課題:
#1 以下の市況記事から「先週末には、いわゆるOPECプラスが」で始まる段落を選び、主な事実を残して短い箇条書きに書き直す。
#2 以下の市況記事を、最後の文のあとから続けて書く。

リスクは円安方向だが、目先は調整先行も(20/6/8)

週明け8日の東京市場は、レンジ取引。109円半ばを挟んだ一進一退で、本日だけに限れば方向性は乏しかった。

リスクは円安方向だが、目先は調整先行も(20/6/8)

リスクは円安方向だが、目先は調整先行も

〇ドル円109円半ばを挟んでのレンジ取引
〇コロナをめぐる米中対立続く
〇米国は欧州に対する締め付けも強化
〇ドル円が週内のどこかで110円突破をトライする可能性も否定出来ないが、調整先行も
〇ドル円は「5月安値105.99円を中心とした逆ヘッド&ショルダーを形成中」といった見方も
〇本日はとくに目立った米経済指標の発表は予定されていない
〇欧米時間のドル円予想レンジは、109.00-110.00

<< 東京市場の動き >>

週明け8日の東京市場は、レンジ取引。109円半ばを挟んだ一進一退で、本日だけに限れば方向性は乏しかった。

先週末には、いわゆるOPECプラスが会合を開き、「7月末までの協調減産で合意」するなか、黒人男性暴行死事件をめぐる大規模な抗議デモが全米各地で行われただけでなく、他国へも飛び火。たとえば、英ロンドンや仏パリなどでも数千人規模のデモが実施されたという。
そうした状況を受けた、週明けのドル/円は前週末のNYクローズよりも、やや円高の109.55円レベルで寄り付いたが、積極的な動意に欠ける。ドル/円は先週一週間だけで2円を超える上昇をたどったことで、調整と思しき動きも観測されたが底堅く、下値も限定的だった。結局、109.35-70円といったレンジ内での一進一退に終始すると、16時現在では109.45-50円で推移、欧米時間を迎えている。

(保存済み項目)
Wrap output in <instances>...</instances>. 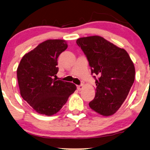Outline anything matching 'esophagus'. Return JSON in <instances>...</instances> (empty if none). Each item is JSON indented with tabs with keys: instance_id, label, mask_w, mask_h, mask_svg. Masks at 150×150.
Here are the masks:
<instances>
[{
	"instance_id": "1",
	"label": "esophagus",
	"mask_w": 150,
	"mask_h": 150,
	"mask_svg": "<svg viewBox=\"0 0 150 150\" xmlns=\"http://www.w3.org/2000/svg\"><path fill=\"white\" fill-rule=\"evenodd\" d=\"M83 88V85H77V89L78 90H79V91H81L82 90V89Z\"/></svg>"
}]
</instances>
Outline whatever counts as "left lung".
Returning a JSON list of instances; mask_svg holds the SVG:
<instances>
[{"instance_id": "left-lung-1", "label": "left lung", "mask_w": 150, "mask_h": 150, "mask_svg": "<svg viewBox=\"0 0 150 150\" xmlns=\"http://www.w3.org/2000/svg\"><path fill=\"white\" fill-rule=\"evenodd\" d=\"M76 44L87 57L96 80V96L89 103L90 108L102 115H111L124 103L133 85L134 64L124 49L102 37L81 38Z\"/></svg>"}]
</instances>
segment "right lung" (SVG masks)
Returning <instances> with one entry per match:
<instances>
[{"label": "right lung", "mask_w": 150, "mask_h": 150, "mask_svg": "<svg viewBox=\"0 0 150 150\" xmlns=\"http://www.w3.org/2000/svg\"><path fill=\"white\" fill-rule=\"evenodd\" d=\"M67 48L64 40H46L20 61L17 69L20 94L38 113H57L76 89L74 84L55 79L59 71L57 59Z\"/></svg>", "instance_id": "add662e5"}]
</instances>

...

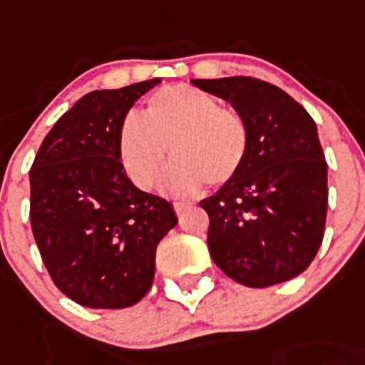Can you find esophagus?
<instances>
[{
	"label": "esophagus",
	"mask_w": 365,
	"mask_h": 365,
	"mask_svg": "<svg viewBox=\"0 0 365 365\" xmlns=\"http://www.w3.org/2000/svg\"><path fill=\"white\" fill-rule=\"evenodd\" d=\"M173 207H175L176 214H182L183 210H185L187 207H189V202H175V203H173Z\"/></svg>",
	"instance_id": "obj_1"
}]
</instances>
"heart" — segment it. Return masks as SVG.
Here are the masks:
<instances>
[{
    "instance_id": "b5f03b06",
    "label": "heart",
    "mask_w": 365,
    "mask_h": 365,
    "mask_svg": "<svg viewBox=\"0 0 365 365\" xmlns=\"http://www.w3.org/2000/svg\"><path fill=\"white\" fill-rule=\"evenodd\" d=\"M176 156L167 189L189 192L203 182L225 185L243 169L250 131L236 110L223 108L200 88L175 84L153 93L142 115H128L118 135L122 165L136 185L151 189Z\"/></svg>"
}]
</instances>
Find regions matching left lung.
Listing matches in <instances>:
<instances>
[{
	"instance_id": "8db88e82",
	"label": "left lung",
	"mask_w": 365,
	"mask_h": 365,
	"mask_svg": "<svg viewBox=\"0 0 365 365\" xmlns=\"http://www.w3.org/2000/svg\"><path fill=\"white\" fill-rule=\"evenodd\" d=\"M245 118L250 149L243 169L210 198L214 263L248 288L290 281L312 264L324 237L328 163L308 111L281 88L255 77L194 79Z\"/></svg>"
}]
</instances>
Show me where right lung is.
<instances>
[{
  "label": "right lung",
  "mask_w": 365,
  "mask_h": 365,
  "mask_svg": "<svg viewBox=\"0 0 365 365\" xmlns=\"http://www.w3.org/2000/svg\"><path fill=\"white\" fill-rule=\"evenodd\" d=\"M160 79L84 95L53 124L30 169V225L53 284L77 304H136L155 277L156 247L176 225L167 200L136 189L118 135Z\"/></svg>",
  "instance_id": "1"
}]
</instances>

解答:
#1
・先週末、OPECプラスが会合を開き、7月末までの協調減産で合意した。
・同じ時期に、黒人男性暴行死事件をめぐる大規模な抗議デモが全米各地で行われた。
・デモは他国へも広がり、ロンドンやパリなどでも数千人規模のデモがあったという。

#2
一方、材料的に注視されていたものは、「中国情勢」と「米欧関係」について。
前者は、「米中対立」の背景のひとつになっている新型コロナについて、中国政府は白書を公表し「習国家主席が自ら指揮し、果断に政策を決定した結果、危機を乗り切った」などとする総括を発表。ただ、米国サイドは当然納得せず、クドローNEC委員長が「中国は香港や新型コロナで責任を問われるだろう」と述べていたという。また、全米に広がる抗議デモについても、米国務長官が「抗議デモを中国は悪用している」などと述べたほか、BBCは米上院議員が「中国が新型コロナワクチン開発を妨害している。証拠もある」と指摘したと報じている。
対して後者は、対中対立の影に隠れがちだが、トランプ米大統領は欧州への締め付けも強化しており、そちらも話題に。たとえば、「EUが米国産ロブスターへの関税を撤廃しなければ、対抗措置として自動車関税を課す」などと警告したことに続き、ロイターでは「トランプ氏がドイツ駐留軍の縮小を指示、9500人削減の方針」と報じ物議を醸していたという。

<< 欧米市場の見通し >>

先週のドル/円は、「週初安・週末高」の展開で、約2円の上昇をたどっている。上方向のテクニカルポイントも次々に上抜けており、基本的なリスクは上方向。週内のどこかで110円突破をトライする可能性も否定出来ないが、短期的にはさすがに行き過ぎの感も否めず、調整先行も。ユーロ/円をはじめとするクロスが、いま一段の下げをたどるようだとドル/円も連れ安推移となりかねない。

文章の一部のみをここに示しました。